What are the components of an air conditioner?
When an air conditioning system is running, fans are blowing air across the evaporator and condenser coils. Inside the house, we use the furnace fan if there is one. If there is no forced-air heating, we put in a separate fan to move air across the coil and through the ducts. Outdoors we put a fan in the cabinet with the condenser and compressor. The evaporator coil and condenser coil in an air conditioner are heat exchangers although they are not normally referred to as such.
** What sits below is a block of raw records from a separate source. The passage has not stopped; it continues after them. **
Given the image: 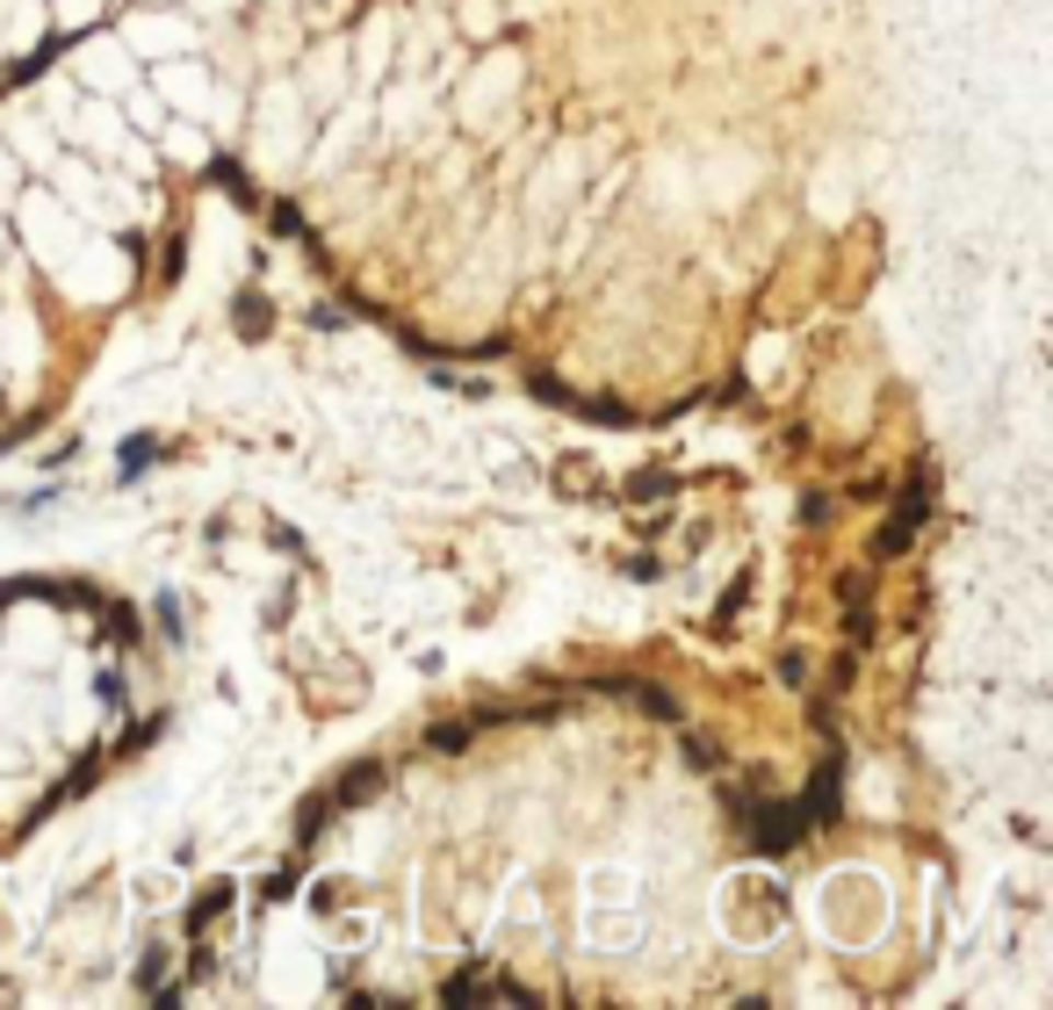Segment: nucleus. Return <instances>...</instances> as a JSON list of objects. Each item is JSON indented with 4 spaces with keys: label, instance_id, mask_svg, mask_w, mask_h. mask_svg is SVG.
<instances>
[{
    "label": "nucleus",
    "instance_id": "7ed1b4c3",
    "mask_svg": "<svg viewBox=\"0 0 1053 1010\" xmlns=\"http://www.w3.org/2000/svg\"><path fill=\"white\" fill-rule=\"evenodd\" d=\"M585 939L606 953H628V945H642V909L628 895H585Z\"/></svg>",
    "mask_w": 1053,
    "mask_h": 1010
},
{
    "label": "nucleus",
    "instance_id": "f03ea898",
    "mask_svg": "<svg viewBox=\"0 0 1053 1010\" xmlns=\"http://www.w3.org/2000/svg\"><path fill=\"white\" fill-rule=\"evenodd\" d=\"M714 917H722V931L736 945H772L779 931H787V917H794V903H787V881L765 866H736L722 881V895H714Z\"/></svg>",
    "mask_w": 1053,
    "mask_h": 1010
},
{
    "label": "nucleus",
    "instance_id": "f257e3e1",
    "mask_svg": "<svg viewBox=\"0 0 1053 1010\" xmlns=\"http://www.w3.org/2000/svg\"><path fill=\"white\" fill-rule=\"evenodd\" d=\"M815 931H823L829 945H873L888 931V881L866 873V866L829 873L823 888H815Z\"/></svg>",
    "mask_w": 1053,
    "mask_h": 1010
}]
</instances>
Their function is to transfer heat from the house air into the refrigerant inside and to move heat from the refrigerant into the outdoor air.
The refrigerant is the vehicle that collects from the house, moves it outside and releases it into the outdoor air.
The compressor in the condenser cabinet is squeezing a cool, low-pressure gas into a hot, high-pressure gas. The expansion device (capillary tube or thermostatic expansion valve) near the evaporator coil is converting a hot, high-pressure liquid to a cool, low-pressure liquid.
Some people talk about the high-pressure and low-pressure sides of an air conditioning system. The high-pressure side is from the discharge side of the compressor, through the condenser coil, through the liquid line and up to the expansion device. The low-pressure side is from the expansion device, through the evaporator coil, and out through the suction line to the inlet side of the compressor.
The larger copper tube (suction line ) that carries the cool low-pressure gas from the evaporator coil out to the compressor is insulated. This is because we do not want to dump more heat into the gas as we move outside. Remember, we are trying to dump heat from inside the house to the outdoors, not collect outdoor heat.
The other reason to insulate the suction line is to prevent sweating on the pipe. This gas is cool, relative to the house air and the outside air. If uninsulated, it would have condensation all over it. When you are looking at an operating air conditioner, you should check to see that the large suction line is cool to the touch any place where there is no insulation. If there is condensation on the small uninsulated sections of the pipe, that is fine. You do not want to see frost; that indicates a problem.
The uninsulated copper line (liquid line ) coming from the condenser coil back into the house contains a warm liquid. It is smaller than the suction line which carries a gas. This is logical because gas takes up more space than liquid. Because this smaller line carries a warm liquid, when the air conditioner has been running for fifteen minutes or so, this line should feel warm to the touch.